Kamis, 10 Maret 2011

[Quick Five] Random Average Movies

Well, namanya juga demen nonton kayak saya, pasti ngga ada berhentinya nonton film. Dari yang honorable mention sampai yang sampah pun tetap aja saya tonton. Nah, tapi masalahnya ada nih. Namanya juga suka nulis kayak saya, pasti ngga ada berhentinya mau bagi artikel di blog ini. Tapi ada lagi nih masalahnya, namanya juga anak sekolahan kayak saya, pasti ada waktunya capek dan males nulis review. Makanya itu lima film yang saya tulis di post ini disatukan dan dipersingkat aja ya, lumayan, hemat waktu. Ngomong-ngomong ini semua film ini ngga saya tonton dalam rentang waktu singkat, ada yang udah saya tonton lama dan baru kepikiran di post sekarang.

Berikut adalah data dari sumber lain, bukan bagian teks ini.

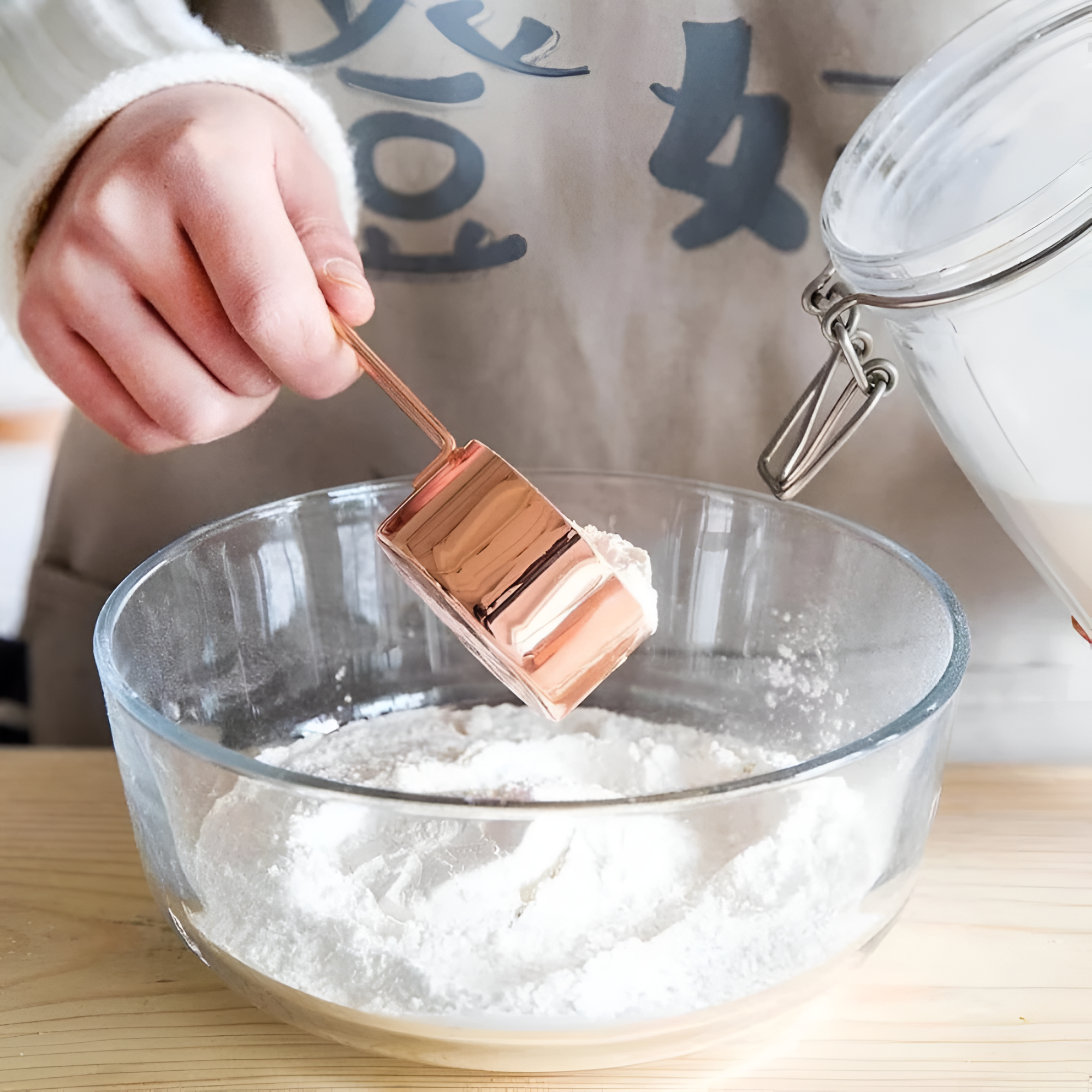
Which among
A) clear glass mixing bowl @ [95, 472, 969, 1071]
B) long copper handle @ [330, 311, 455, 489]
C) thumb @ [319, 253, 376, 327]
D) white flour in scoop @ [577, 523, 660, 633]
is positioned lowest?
clear glass mixing bowl @ [95, 472, 969, 1071]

Sekelompok orang-orang jail nan kreatif melakukan banyak aksi ekstrim dan frontal. Mereka tidak lain adalah sekelompok stunt 'handal' di bidang ini yang sebelumnya terkenal lewat serial dan kedua prekuelnya. Hadir tanpa naskah/plot cerita, mungkin bisa dibilang semi-documentary, cukup kegilaan yang menghidupkan durasi film.

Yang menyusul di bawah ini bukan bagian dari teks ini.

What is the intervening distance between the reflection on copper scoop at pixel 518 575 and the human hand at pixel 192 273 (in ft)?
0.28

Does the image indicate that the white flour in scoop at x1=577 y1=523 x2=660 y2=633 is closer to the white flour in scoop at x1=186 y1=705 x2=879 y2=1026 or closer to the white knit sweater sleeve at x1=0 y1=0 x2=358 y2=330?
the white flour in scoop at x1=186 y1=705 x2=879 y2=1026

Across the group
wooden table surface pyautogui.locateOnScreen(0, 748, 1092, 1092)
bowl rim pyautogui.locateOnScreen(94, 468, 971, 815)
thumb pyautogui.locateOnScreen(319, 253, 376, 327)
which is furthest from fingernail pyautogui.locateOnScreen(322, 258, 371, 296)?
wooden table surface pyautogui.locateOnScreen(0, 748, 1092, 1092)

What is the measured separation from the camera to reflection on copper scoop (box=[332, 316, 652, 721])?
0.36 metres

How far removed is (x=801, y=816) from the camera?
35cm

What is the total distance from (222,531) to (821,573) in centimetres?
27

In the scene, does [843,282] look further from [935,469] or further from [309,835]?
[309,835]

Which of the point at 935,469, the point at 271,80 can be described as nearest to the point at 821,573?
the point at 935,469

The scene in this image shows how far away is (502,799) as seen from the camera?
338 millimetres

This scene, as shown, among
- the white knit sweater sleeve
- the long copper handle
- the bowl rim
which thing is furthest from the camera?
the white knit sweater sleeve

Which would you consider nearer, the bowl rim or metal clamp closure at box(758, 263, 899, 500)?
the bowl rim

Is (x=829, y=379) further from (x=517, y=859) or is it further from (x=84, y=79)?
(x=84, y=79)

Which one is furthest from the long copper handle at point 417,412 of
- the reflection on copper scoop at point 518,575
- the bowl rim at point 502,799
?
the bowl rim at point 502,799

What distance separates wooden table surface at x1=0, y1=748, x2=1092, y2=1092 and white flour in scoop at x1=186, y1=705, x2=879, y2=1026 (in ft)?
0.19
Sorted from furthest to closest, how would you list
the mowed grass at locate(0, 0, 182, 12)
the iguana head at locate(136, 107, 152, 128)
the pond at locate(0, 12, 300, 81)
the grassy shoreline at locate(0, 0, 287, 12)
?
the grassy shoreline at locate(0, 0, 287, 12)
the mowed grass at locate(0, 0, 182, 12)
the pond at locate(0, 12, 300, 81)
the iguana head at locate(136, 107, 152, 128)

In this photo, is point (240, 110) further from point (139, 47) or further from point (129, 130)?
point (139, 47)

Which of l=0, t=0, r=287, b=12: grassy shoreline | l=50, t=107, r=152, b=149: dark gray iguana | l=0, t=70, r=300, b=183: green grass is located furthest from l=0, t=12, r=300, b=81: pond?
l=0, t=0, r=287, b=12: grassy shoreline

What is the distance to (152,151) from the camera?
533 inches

Jackass is back! Yap, acara gila nan sinting yang menampilkan berbagai aksi konyol dan gila para krunya ini kembali setelah lama tidak dijumpai di layar kaca. Jackass sendiri sebelumnya muncul pertama kali sebagai serial gokil di stasiun MTV. Tidak ketinggalan pula dua versi film yang mendahului Jackass arahan Jeff Tremaine ini. Mengusung format 3D--mungkin sebagai media penambah intensitas keseruan, Jackass 3D tetap mengajak kru gila teranyar seperti Johnny Knoxville dan Steve-O untuk kembali beraksi di depan kamera. Bedanya kali ini Jackass hadir lebih gila dengan banyak media jahil yang lebih sinting dan menjijikan! Intensitas kegilaan dikembangkan perlahan dari awal durasi hingga klimaksnya tercapai di pertengahan. Well, tidak usah menggali kualitas Jackass 3D, cukup tonton dan nikmati, satu kata yang akan terlintas di pikiran anda...GILA! And beware, the shits they brought to us is very...disgusting. [***]

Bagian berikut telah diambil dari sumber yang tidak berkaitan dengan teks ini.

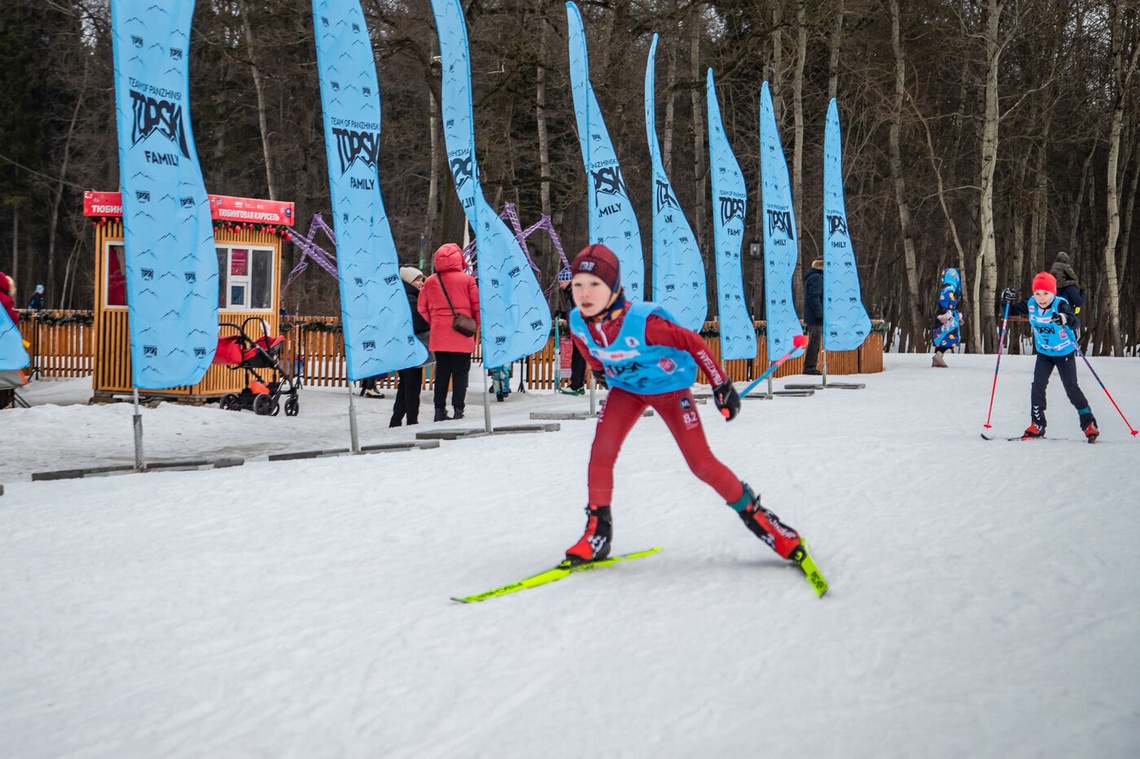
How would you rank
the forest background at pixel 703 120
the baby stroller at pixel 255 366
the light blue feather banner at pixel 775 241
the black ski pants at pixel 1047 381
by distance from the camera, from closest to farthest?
1. the black ski pants at pixel 1047 381
2. the baby stroller at pixel 255 366
3. the light blue feather banner at pixel 775 241
4. the forest background at pixel 703 120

Dua detektif tidak dianggap atau bisa dibilang loser di kalangan lingkungan kerjanya, Allan Gamble (Will Ferrell) dan Terry Hoitz (Mark Wahlberg), berusaha memperbaiki status dan popularitas mereka. Peluang terbuka saat dua detektif terhormat kebanggan NYPD, Cristopher Danson (Dwayne Johnson) dan PK Highsmith (Samuel L. Jackson) tewas di dalam tugasnya. Di luar kedukaan yang sedang terjadi, semua polisi pun berusaha untuk menjadi tenar seperti dua orang itu, termasuk Allan dan Terry. Tapi yang namanya usaha pasti ada aja penghalangnya, antara lain perbedaan watak kedua loser ini.

The Other Guys tumbuh dengan naskah yang, bisa saya bilang sangat sederhana dan ringan. Tidak terlalu memanfaatkan unsur komedi, film menjadi menjenuhkan untuk diikuti. Suasana yang tercipta di film sendiri kaku dan tidak berwarna. Kalau diibaratkan, film bagaikan padang pasir; tandus. Ya, despite all the good reviews people wrote, menurut saya film ini kurang menarik dan membosankan. Humor dan lelucon yang mewarnai dialog antar pemain juga agak jayus dan bertele-tele. Kalau urusan chemistry, Ferrel dan Wahlberg boleh lah dipuji, tapi komedi yang diusung sebagai genre film ini agak gagal dan dipaksakkan. Dari awal saya emang tidak tertarik untuk nonton film ini, tapi ya namanya juga penasaran. Well, The Other Guys hanyalah komedi sederhana nan ringan yang terlalu merumit-rumitkan jalan cerita. [**]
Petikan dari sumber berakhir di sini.